Postgres resampling time series data - postgresql

I have OHLCV data of stocks stored in 1-minute increments inside Postgres.
I am trying to resample data to 5 minutes interval. I have used this answer to generate the following SQL query.
Here is the SQL query generated:
SELECT
avg('open') AS open,
avg('high') AS high,
avg('low') AS low,
avg('close') AS close,
avg('volume') AS volume,
avg('open_interest') AS open_interest,
to_timestamp(floor(EXTRACT(epoch FROM 'timestamp') / 300) * 300) AS interval_alias
WHERE 'symbol'='IRFC-N8' GROUP BY interval_alias
I am getting this error:
sqlalchemy.exc.ProgrammingError: (psycopg2.ProgrammingError) function avg(unknown) is not unique
LINE 1: SELECT avg('open') AS open, avg('high') AS high, avg('low') ...
^
HINT: Could not choose a best candidate function. You might need to add explicit type casts.

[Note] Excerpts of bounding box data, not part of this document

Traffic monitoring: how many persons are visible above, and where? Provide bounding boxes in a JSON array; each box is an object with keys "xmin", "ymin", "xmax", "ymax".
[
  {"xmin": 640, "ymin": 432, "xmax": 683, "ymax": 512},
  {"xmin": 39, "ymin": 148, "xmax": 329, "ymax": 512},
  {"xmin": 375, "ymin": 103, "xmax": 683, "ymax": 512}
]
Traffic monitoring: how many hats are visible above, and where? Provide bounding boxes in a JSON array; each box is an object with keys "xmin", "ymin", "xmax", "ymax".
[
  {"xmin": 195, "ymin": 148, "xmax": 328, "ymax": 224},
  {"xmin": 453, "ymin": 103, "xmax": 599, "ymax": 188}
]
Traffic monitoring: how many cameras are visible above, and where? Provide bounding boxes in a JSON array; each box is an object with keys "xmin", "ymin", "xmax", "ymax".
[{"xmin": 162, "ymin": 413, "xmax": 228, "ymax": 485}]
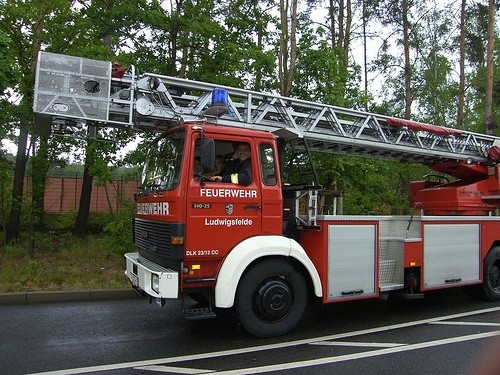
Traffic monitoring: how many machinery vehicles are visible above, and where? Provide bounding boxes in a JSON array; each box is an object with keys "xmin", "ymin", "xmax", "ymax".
[{"xmin": 32, "ymin": 47, "xmax": 499, "ymax": 340}]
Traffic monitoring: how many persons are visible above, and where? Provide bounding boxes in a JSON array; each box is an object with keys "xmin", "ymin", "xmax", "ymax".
[
  {"xmin": 211, "ymin": 143, "xmax": 252, "ymax": 186},
  {"xmin": 193, "ymin": 155, "xmax": 226, "ymax": 182}
]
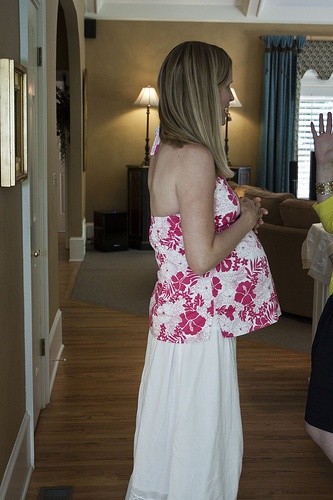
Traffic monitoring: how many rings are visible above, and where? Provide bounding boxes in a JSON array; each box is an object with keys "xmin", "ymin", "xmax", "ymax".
[{"xmin": 319, "ymin": 131, "xmax": 324, "ymax": 134}]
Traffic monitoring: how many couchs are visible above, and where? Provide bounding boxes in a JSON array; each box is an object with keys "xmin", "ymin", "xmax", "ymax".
[{"xmin": 229, "ymin": 182, "xmax": 321, "ymax": 318}]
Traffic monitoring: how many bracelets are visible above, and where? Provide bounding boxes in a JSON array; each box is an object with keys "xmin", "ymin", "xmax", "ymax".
[{"xmin": 315, "ymin": 181, "xmax": 333, "ymax": 195}]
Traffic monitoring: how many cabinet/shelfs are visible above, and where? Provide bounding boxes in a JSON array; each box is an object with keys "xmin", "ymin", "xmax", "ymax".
[{"xmin": 126, "ymin": 165, "xmax": 252, "ymax": 249}]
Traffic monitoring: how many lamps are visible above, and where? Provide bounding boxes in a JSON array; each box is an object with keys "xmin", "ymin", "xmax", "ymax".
[
  {"xmin": 132, "ymin": 87, "xmax": 159, "ymax": 166},
  {"xmin": 224, "ymin": 88, "xmax": 243, "ymax": 166}
]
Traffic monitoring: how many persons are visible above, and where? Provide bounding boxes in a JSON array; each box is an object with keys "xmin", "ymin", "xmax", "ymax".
[
  {"xmin": 304, "ymin": 112, "xmax": 333, "ymax": 434},
  {"xmin": 124, "ymin": 41, "xmax": 282, "ymax": 500}
]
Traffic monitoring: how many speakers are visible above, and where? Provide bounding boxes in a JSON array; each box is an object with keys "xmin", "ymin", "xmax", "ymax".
[
  {"xmin": 84, "ymin": 18, "xmax": 96, "ymax": 38},
  {"xmin": 93, "ymin": 211, "xmax": 128, "ymax": 252}
]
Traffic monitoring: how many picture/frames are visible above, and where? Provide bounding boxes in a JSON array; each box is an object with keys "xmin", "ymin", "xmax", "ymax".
[{"xmin": 0, "ymin": 59, "xmax": 29, "ymax": 187}]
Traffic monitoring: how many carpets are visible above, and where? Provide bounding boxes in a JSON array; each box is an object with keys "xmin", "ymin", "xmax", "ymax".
[{"xmin": 71, "ymin": 239, "xmax": 313, "ymax": 355}]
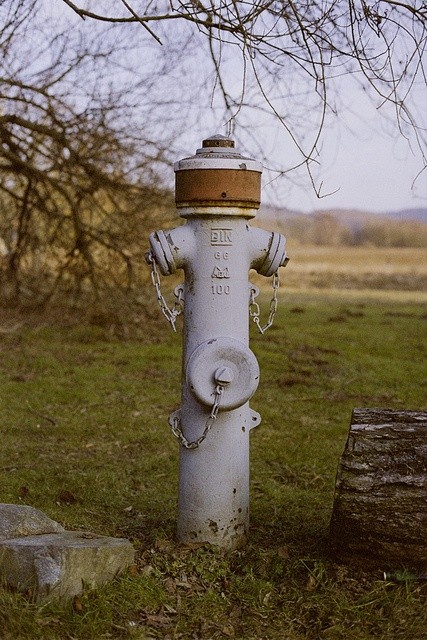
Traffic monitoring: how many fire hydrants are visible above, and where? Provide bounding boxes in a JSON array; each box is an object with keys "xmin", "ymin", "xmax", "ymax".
[{"xmin": 144, "ymin": 134, "xmax": 290, "ymax": 553}]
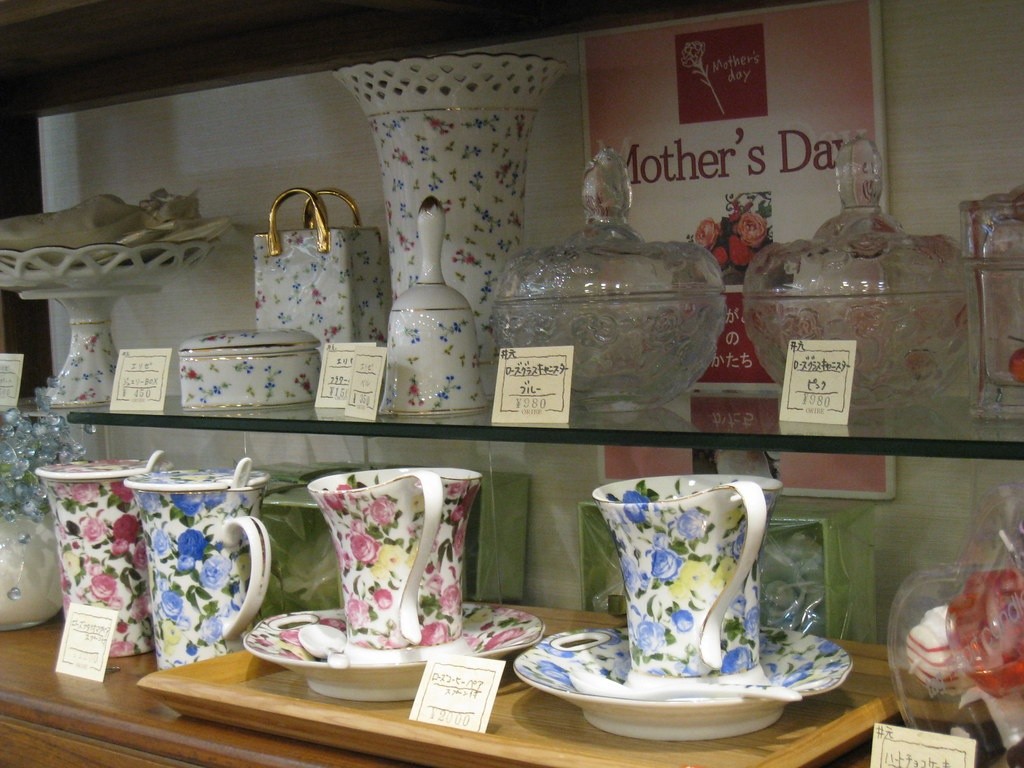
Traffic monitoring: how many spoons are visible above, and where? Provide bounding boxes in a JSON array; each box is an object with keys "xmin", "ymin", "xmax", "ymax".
[
  {"xmin": 298, "ymin": 624, "xmax": 350, "ymax": 669},
  {"xmin": 567, "ymin": 668, "xmax": 803, "ymax": 702}
]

Could you tell me what went wrong?
Edit 1: Code formatted for better rendering.
Edit 2: According to the answer below, I need to use double quotes around the parameter to the avg function. I am using sqlalchemy to generate the expressions and it is creating single quoted strings. Here is the part of code which generates the avg query:
cols = list()
cols.append(func.avg(self.p.open).label(self.p.open))
cols.append(func.avg(self.p.high).label(self.p.high))
cols.append(func.avg(self.p.low).label(self.p.low))
cols.append(func.avg(self.p.close).label(self.p.close))
cols.append(func.avg(self.p.volume).label(self.p.volume))
cols.append(func.avg(self.p.openinterest).label(self.p.openinterest))
seconds = self._get_seconds()
cols.append(func.to_timestamp(func.floor(func.extract("epoch", "timestamp") / seconds) * seconds).label("interval_alias"))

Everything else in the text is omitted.